EXERCISE OBJECTIVE:
Can you format the rows from the first line through the line containing "7.14 meters", both included, as a Markdown table with the columns No and Text, numbering each line and leaving out blank lines?

= = = =

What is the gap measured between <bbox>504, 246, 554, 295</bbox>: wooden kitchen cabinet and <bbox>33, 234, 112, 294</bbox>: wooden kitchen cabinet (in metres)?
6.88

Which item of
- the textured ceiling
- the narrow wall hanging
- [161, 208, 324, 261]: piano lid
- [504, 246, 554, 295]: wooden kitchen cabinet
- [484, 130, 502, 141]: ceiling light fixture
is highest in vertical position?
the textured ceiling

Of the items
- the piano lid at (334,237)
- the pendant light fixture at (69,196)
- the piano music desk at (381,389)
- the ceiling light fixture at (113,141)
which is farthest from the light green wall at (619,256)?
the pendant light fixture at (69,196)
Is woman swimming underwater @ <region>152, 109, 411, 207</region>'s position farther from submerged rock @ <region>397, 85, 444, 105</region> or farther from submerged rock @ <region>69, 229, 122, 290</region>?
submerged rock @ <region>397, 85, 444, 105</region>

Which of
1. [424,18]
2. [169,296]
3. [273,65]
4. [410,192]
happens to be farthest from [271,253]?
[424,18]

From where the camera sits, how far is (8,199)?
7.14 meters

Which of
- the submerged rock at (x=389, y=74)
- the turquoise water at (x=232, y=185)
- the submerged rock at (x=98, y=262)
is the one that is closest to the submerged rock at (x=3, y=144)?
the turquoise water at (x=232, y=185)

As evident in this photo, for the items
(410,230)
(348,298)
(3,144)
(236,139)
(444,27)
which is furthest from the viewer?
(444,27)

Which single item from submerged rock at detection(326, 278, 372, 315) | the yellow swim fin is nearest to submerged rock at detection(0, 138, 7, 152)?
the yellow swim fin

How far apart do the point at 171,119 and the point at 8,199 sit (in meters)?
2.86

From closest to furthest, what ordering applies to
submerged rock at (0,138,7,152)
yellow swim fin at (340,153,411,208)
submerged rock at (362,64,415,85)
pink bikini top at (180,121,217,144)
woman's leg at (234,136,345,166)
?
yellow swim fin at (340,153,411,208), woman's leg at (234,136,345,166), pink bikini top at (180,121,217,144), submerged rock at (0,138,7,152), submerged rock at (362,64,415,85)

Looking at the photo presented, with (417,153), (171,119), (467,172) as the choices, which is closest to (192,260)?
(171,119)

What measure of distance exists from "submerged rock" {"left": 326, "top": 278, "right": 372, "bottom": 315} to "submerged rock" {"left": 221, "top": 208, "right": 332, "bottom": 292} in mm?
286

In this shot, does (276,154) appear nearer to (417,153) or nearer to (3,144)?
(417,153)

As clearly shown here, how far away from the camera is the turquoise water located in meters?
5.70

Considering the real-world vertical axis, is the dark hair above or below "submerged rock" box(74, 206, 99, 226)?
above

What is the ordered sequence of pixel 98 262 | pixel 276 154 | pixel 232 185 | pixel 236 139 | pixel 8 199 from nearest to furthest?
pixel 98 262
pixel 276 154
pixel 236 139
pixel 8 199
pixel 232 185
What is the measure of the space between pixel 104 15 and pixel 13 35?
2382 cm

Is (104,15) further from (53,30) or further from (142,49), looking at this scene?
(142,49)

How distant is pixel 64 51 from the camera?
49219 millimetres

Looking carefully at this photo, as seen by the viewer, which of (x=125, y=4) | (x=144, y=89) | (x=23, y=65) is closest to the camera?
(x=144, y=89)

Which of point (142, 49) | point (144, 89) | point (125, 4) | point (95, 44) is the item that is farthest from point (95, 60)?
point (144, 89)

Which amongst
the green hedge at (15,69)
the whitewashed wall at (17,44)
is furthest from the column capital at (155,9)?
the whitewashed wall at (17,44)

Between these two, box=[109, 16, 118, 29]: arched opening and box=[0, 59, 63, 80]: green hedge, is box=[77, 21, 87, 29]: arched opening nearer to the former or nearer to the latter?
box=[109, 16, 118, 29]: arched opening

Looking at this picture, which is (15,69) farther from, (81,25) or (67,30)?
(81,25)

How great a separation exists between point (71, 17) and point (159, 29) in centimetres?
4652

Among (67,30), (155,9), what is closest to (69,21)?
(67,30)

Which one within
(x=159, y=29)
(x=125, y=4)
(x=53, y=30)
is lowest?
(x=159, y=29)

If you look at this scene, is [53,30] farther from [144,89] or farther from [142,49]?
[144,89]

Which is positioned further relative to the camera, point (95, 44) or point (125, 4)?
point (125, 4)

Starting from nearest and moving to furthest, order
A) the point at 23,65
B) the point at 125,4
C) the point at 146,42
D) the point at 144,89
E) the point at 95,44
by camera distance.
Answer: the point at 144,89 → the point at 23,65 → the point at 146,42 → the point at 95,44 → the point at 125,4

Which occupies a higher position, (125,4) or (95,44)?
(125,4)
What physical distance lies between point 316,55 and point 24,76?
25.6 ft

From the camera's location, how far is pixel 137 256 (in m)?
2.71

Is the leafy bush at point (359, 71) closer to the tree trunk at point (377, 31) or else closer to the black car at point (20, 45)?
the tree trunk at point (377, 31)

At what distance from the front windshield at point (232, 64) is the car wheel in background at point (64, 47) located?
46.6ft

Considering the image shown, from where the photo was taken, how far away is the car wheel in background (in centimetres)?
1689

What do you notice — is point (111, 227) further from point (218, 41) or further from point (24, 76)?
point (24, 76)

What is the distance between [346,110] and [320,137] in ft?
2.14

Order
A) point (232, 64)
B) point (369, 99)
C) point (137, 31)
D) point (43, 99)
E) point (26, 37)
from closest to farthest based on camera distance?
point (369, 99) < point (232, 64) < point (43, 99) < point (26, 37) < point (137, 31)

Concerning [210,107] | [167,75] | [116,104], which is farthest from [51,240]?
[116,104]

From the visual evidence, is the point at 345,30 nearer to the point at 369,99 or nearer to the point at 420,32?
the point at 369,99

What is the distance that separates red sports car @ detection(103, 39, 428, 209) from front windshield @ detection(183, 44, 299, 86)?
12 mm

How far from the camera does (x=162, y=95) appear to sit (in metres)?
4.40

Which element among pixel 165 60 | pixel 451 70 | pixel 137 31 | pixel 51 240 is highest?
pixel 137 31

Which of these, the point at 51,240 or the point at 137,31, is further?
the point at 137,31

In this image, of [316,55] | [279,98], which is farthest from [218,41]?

= = = =

TASK ANSWER:
| No | Text |
|---|---|
| 1 | What is the gap measured between <bbox>504, 246, 554, 295</bbox>: wooden kitchen cabinet and <bbox>33, 234, 112, 294</bbox>: wooden kitchen cabinet (in metres)? |
| 2 | 6.88 |
| 3 | Which item of |
| 4 | - the textured ceiling |
| 5 | - the narrow wall hanging |
| 6 | - [161, 208, 324, 261]: piano lid |
| 7 | - [504, 246, 554, 295]: wooden kitchen cabinet |
| 8 | - [484, 130, 502, 141]: ceiling light fixture |
| 9 | is highest in vertical position? |
| 10 | the textured ceiling |
| 11 | Of the items |
| 12 | - the piano lid at (334,237) |
| 13 | - the pendant light fixture at (69,196) |
| 14 | - the piano music desk at (381,389) |
| 15 | - the ceiling light fixture at (113,141) |
| 16 | which is farthest from the light green wall at (619,256)? |
| 17 | the pendant light fixture at (69,196) |
| 18 | Is woman swimming underwater @ <region>152, 109, 411, 207</region>'s position farther from submerged rock @ <region>397, 85, 444, 105</region> or farther from submerged rock @ <region>69, 229, 122, 290</region>? |
| 19 | submerged rock @ <region>397, 85, 444, 105</region> |
| 20 | Which of |
| 21 | 1. [424,18] |
| 22 | 2. [169,296] |
| 23 | 3. [273,65] |
| 24 | 4. [410,192] |
| 25 | happens to be farthest from [271,253]? |
| 26 | [424,18] |
| 27 | From where the camera sits, how far is (8,199)? |
| 28 | 7.14 meters |